Wednesday, April 29, 2009

Boost Your Energy With Peanuts And Peanut Butter

(NAPSI)-If you have been skipping your favorite peanut and peanut butter recipes, it's time to add them back into your diet.

A handful of peanuts or a two-tablespoon serving of peanut butter remains a delicious, convenient and inexpensive way to add nutrients like protein, vitamin E, niacin, manganese, magnesium, phosphorus, folate and dietary fiber to your diet.
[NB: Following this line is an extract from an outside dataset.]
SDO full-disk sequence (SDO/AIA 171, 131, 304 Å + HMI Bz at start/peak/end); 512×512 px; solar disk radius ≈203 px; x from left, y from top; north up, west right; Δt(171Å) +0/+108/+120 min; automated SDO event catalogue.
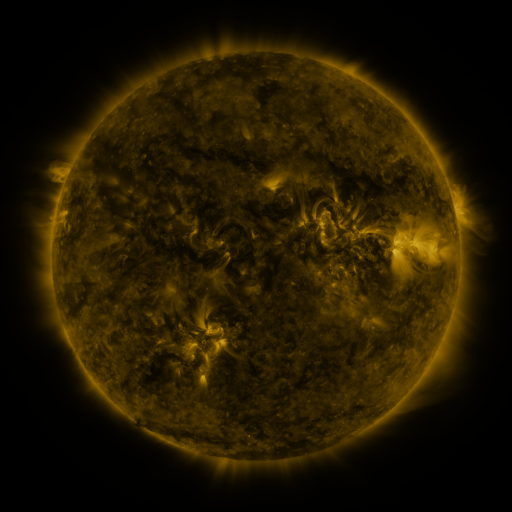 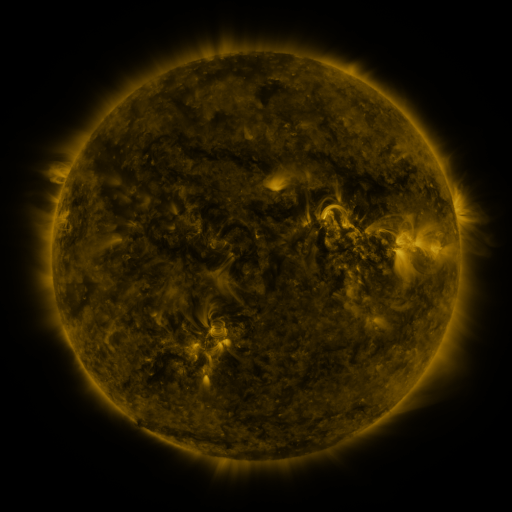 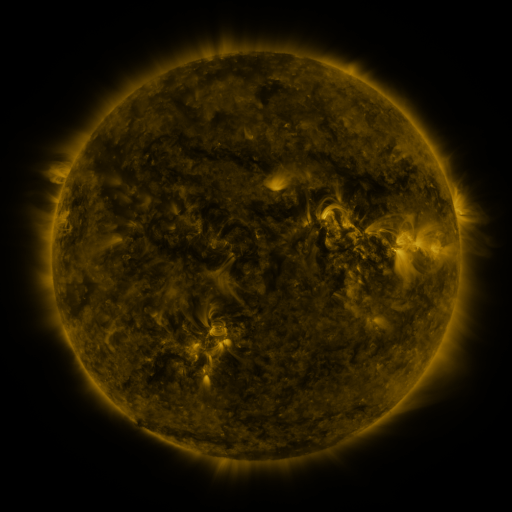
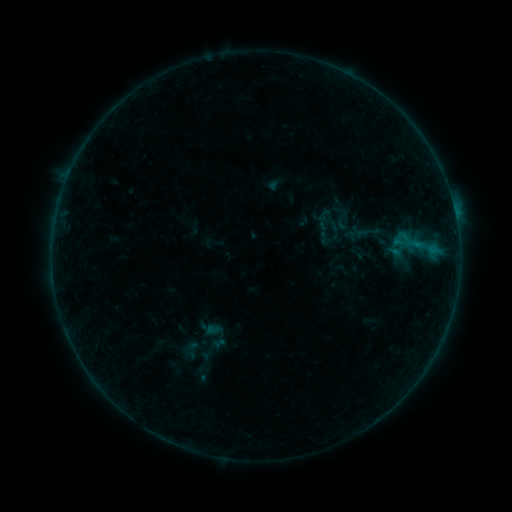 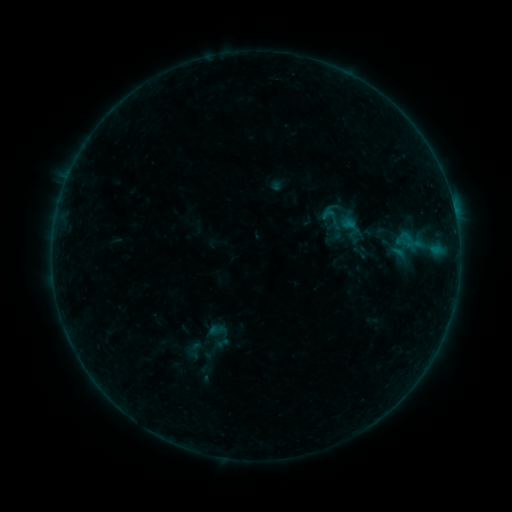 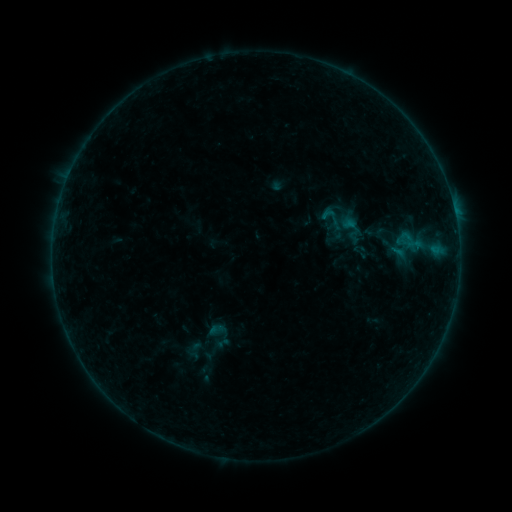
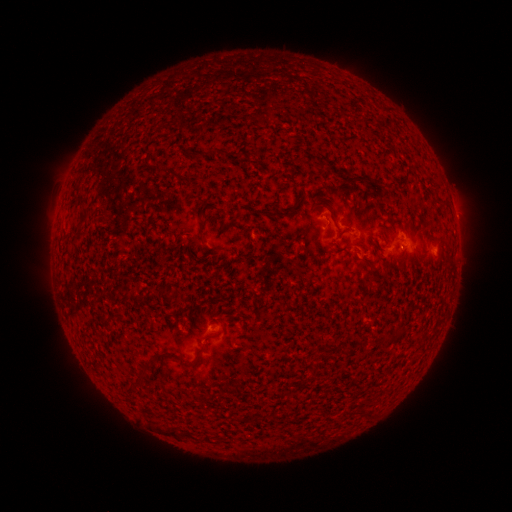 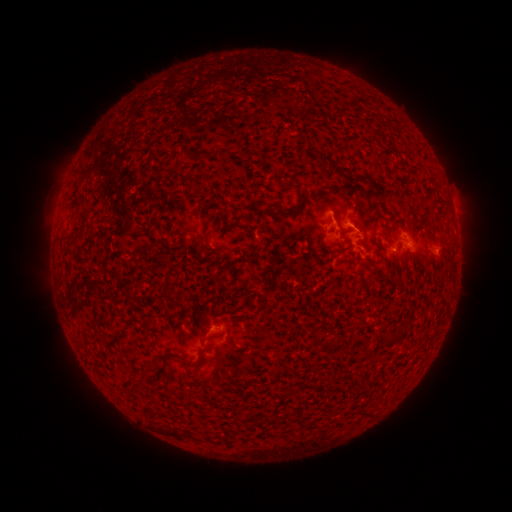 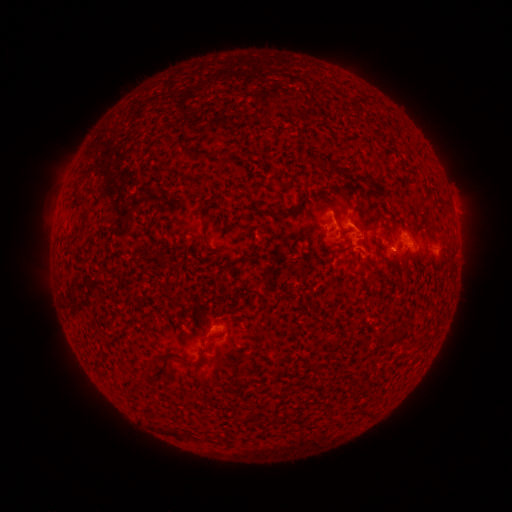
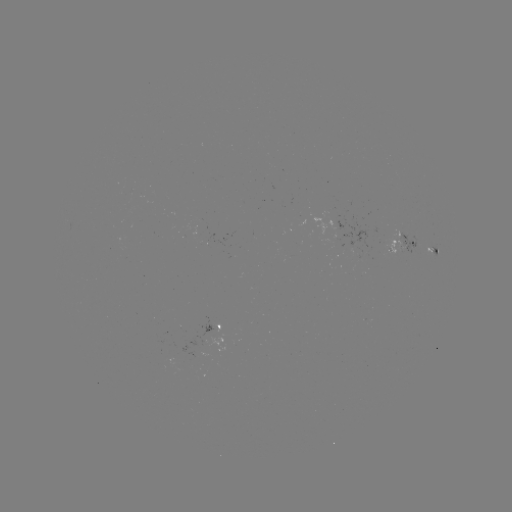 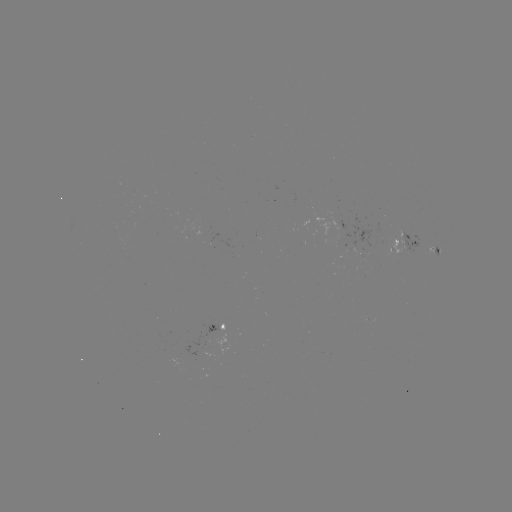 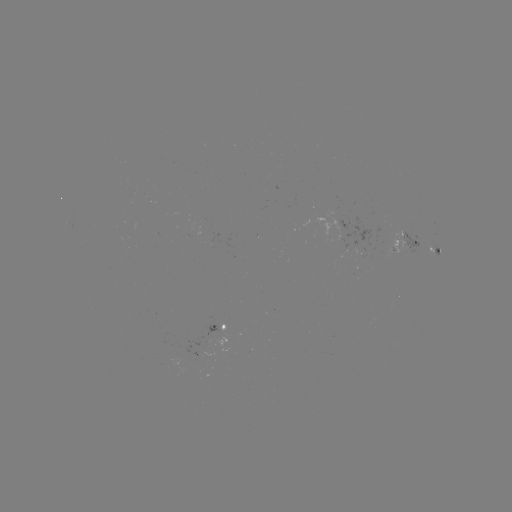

People still love a PB&J sandwich, peanut butter on apple slices or celery sticks, but, say the experts at the National Peanut Board, you can also use it to add flavor to any meal or snack. Whether you're on the go or powering up before or after a workout, this Fruity Peanut Butter Spread makes a great sandwich spread or a dip for fresh fruit that is sure to be a favorite of both kids and adults. To use as a dip, add extra orange juice until it's the right dipping consistency. The Blueberry Peanut Shake makes a refreshing snack:

Fruity Peanut Butter Spread

1 medium apple, quartered but not peeled

½ cup dried cherries or dried cranberries

1 cup peanut butter

¼ cup orange juice

½ teaspoon cinnamon

In a food processor, chop apple and cranberries. In a small bowl, combine peanut butter, orange juice and cinnamon. Stir apple/cranberry mixture into peanut butter mixture until combined. Cover and refrigerate.

Makes: 12 servings of two tablespoons each

Blueberry Peanut Shake

2 cups fresh or frozen blueberries

⅓ cup creamy peanut butter

½ cup ice

2 cups frozen yogurt

1½ cups whole (or low-fat) milk

Place all ingredients into a blender. Blend at high speed for 1 minute. Pour in glass and serve.